Mr Isherwood observed, “Of course, that’s why genocidalists hate nuclear power, but that’s why we love it—it’s Promethean fire for the people.”
What strange company we Prometheans keep… If that is correct, re: pg 83 statement (forgive me for not reading the 181-page treaty), then that’s appalling (but unsurprising).
I didn;t read the document either, and would not be surprised if the CEC just made it up to be honest:) Hmm ok now I did – in the document the comment is in square brackets… lots are, and there is no explanation. So they may be unconfirmed bits, or bits being edited out or not agreed on etc? plus the draft was from earlier in 2009 Bangkok and Barcelona.
An appeal to nature?
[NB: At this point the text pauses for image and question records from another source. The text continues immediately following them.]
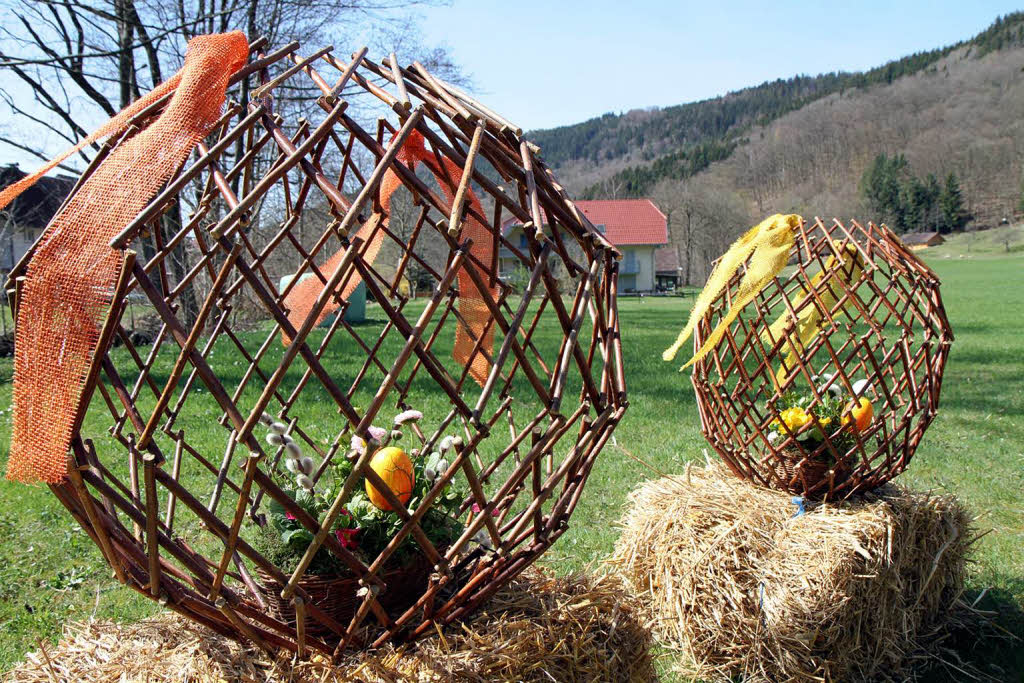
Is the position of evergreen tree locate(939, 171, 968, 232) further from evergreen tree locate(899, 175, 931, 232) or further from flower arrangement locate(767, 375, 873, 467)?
flower arrangement locate(767, 375, 873, 467)

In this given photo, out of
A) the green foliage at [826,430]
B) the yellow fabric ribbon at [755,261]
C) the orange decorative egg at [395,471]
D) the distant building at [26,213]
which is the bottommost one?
the green foliage at [826,430]

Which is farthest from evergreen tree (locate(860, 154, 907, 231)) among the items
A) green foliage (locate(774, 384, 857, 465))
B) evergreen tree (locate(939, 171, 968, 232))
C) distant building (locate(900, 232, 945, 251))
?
green foliage (locate(774, 384, 857, 465))

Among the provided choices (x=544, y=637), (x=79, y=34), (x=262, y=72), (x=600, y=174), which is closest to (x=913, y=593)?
(x=544, y=637)

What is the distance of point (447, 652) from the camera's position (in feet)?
5.10

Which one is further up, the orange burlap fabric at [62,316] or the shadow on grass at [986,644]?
the orange burlap fabric at [62,316]

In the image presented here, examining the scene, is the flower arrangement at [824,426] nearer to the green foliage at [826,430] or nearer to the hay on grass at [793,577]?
the green foliage at [826,430]

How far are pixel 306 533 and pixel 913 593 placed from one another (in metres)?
2.97

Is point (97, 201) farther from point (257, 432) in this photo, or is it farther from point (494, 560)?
point (257, 432)

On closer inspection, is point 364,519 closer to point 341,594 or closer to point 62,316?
point 341,594

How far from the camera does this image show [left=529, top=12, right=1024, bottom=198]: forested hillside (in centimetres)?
12262

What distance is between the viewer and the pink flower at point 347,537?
1.62 m

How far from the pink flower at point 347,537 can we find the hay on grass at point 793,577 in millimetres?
1982

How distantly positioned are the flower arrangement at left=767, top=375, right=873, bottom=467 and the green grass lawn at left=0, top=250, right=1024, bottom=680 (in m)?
0.86

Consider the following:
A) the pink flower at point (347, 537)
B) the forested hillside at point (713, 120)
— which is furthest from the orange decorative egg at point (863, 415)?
the forested hillside at point (713, 120)
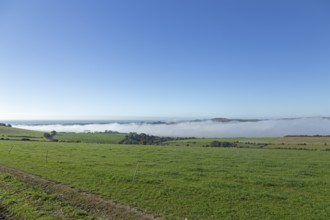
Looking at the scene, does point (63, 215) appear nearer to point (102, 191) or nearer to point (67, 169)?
point (102, 191)

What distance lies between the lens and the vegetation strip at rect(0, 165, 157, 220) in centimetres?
1570

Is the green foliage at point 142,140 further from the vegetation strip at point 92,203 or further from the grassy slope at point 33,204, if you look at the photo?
the grassy slope at point 33,204

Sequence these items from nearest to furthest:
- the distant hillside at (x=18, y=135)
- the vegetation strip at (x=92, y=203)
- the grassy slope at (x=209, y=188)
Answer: the vegetation strip at (x=92, y=203) < the grassy slope at (x=209, y=188) < the distant hillside at (x=18, y=135)

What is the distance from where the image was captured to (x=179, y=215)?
15867 mm

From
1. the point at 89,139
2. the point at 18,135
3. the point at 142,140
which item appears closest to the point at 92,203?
the point at 142,140

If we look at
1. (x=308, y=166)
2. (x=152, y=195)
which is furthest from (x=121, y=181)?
(x=308, y=166)

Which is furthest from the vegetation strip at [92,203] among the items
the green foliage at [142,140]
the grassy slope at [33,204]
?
the green foliage at [142,140]

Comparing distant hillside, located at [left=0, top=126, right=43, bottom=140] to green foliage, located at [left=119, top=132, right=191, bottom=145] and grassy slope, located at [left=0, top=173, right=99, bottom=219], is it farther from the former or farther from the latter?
grassy slope, located at [left=0, top=173, right=99, bottom=219]

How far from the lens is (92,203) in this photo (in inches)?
695

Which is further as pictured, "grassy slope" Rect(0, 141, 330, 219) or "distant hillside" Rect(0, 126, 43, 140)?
"distant hillside" Rect(0, 126, 43, 140)

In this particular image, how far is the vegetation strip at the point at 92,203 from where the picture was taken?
15.7m

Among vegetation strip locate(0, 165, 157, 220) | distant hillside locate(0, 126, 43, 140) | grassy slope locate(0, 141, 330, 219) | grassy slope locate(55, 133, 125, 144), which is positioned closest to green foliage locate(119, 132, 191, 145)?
grassy slope locate(55, 133, 125, 144)

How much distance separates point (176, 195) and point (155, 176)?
20.4 feet

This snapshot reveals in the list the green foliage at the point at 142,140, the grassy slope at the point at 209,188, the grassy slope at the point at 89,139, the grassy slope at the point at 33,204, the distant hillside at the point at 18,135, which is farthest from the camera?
the grassy slope at the point at 89,139
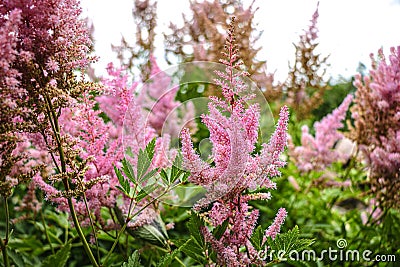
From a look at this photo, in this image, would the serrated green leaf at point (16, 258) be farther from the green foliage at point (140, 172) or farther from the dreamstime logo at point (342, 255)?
the dreamstime logo at point (342, 255)

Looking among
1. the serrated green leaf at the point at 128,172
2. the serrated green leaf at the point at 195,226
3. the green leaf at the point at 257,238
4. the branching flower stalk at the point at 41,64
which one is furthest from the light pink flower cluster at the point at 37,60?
the green leaf at the point at 257,238

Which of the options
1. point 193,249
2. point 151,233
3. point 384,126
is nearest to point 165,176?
point 193,249

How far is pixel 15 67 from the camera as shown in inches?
30.3

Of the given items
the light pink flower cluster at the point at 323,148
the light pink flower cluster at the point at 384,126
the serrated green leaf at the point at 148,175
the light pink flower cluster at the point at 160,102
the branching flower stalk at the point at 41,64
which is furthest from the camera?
the light pink flower cluster at the point at 323,148

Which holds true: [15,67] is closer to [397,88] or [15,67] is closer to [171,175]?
[171,175]

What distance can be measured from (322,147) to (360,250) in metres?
0.56

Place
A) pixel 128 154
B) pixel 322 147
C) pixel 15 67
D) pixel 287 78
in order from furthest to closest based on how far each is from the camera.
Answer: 1. pixel 287 78
2. pixel 322 147
3. pixel 128 154
4. pixel 15 67

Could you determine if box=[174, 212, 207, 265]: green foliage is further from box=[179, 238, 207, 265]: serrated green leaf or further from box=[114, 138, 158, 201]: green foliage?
box=[114, 138, 158, 201]: green foliage

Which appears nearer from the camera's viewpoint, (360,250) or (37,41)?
(37,41)

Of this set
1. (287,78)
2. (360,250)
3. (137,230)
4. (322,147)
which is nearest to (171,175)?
(137,230)

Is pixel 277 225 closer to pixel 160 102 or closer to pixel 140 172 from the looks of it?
pixel 140 172

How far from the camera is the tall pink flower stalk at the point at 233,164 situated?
772mm

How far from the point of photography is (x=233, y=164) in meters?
0.76

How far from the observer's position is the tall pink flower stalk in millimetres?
772
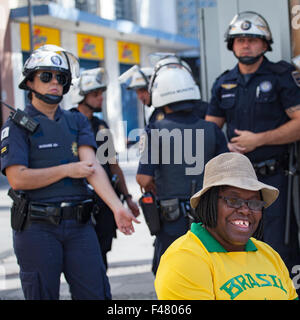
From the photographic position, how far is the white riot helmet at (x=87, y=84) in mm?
5012

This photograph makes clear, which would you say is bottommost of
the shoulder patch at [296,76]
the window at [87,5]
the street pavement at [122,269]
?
the street pavement at [122,269]

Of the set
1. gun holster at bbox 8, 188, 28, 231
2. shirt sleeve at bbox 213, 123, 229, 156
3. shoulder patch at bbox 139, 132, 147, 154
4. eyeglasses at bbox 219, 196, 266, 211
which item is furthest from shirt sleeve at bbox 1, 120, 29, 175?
eyeglasses at bbox 219, 196, 266, 211

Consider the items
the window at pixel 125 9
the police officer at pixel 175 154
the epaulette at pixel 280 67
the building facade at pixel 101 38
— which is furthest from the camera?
the window at pixel 125 9

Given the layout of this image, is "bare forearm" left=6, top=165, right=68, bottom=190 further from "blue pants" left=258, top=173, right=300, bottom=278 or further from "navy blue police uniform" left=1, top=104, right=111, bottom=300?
"blue pants" left=258, top=173, right=300, bottom=278

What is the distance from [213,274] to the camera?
7.34 feet

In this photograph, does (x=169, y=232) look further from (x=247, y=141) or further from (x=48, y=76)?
(x=48, y=76)

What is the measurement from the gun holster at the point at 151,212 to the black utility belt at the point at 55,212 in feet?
1.84

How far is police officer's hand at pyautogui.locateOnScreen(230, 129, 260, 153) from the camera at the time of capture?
13.6 ft

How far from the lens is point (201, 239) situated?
2354 mm

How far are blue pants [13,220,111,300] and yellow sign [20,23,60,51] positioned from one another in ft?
49.9

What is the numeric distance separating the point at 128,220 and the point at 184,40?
24275mm

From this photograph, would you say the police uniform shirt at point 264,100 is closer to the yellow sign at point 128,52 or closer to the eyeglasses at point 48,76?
the eyeglasses at point 48,76

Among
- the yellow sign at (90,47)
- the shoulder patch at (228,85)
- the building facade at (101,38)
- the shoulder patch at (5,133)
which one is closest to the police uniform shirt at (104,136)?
the shoulder patch at (228,85)
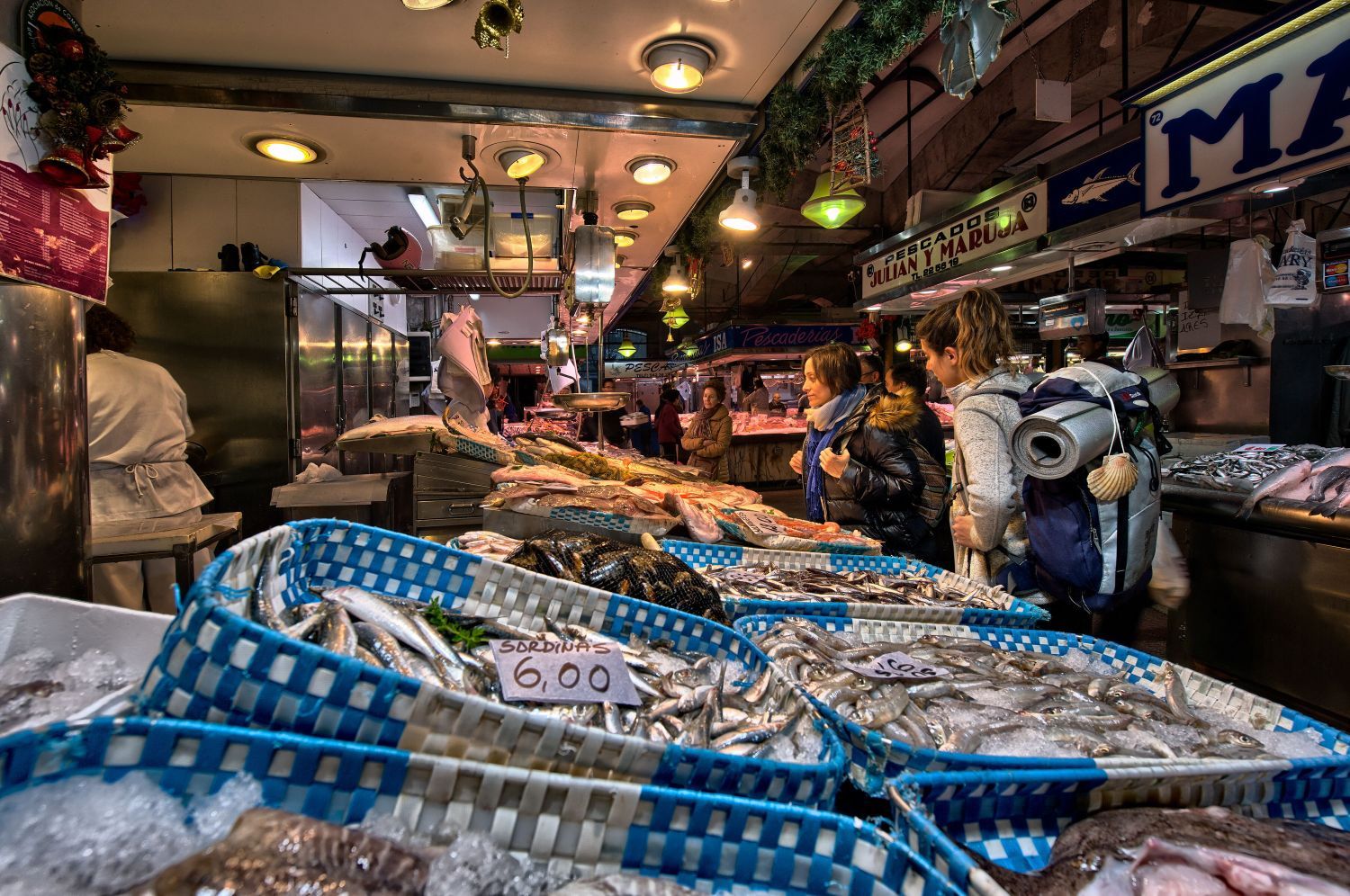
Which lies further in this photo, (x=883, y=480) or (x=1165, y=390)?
(x=883, y=480)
Please…
http://en.wikipedia.org/wiki/Appeal_to_nature
I found the formula (Not in the energy primer):
deltaT = lambda x RF
IFR Gen4 is worth supporting.
Suggest your photo labelled ‘Time to go fission’ be adjusted:
1. Nuclear logo could include of red zig zag arrows pointing inward representing energy in a sure and controlled direction and
2. tree on top representing a healthy green productive and prosperous scene .
3.’ Sustainable Gen 4′ printed around lower edge of logo
Logo can help us have good feelings about the venture.
Article on ‘Nuclear safeguards and Australian export policy’ could be followed up with article showing Gen4 has many easily monitored safeguards. Gen4 needs to be installed as soon as possible to reduce weapons proliferation risks as well as avoid further climate change.
Mark, that was actually something done up by the Adelaide Advertiser. I’d prefer a better image (without the biohazard symbol), but I’m not the guy to make it. If anyone wishes to do so, I’d be grateful.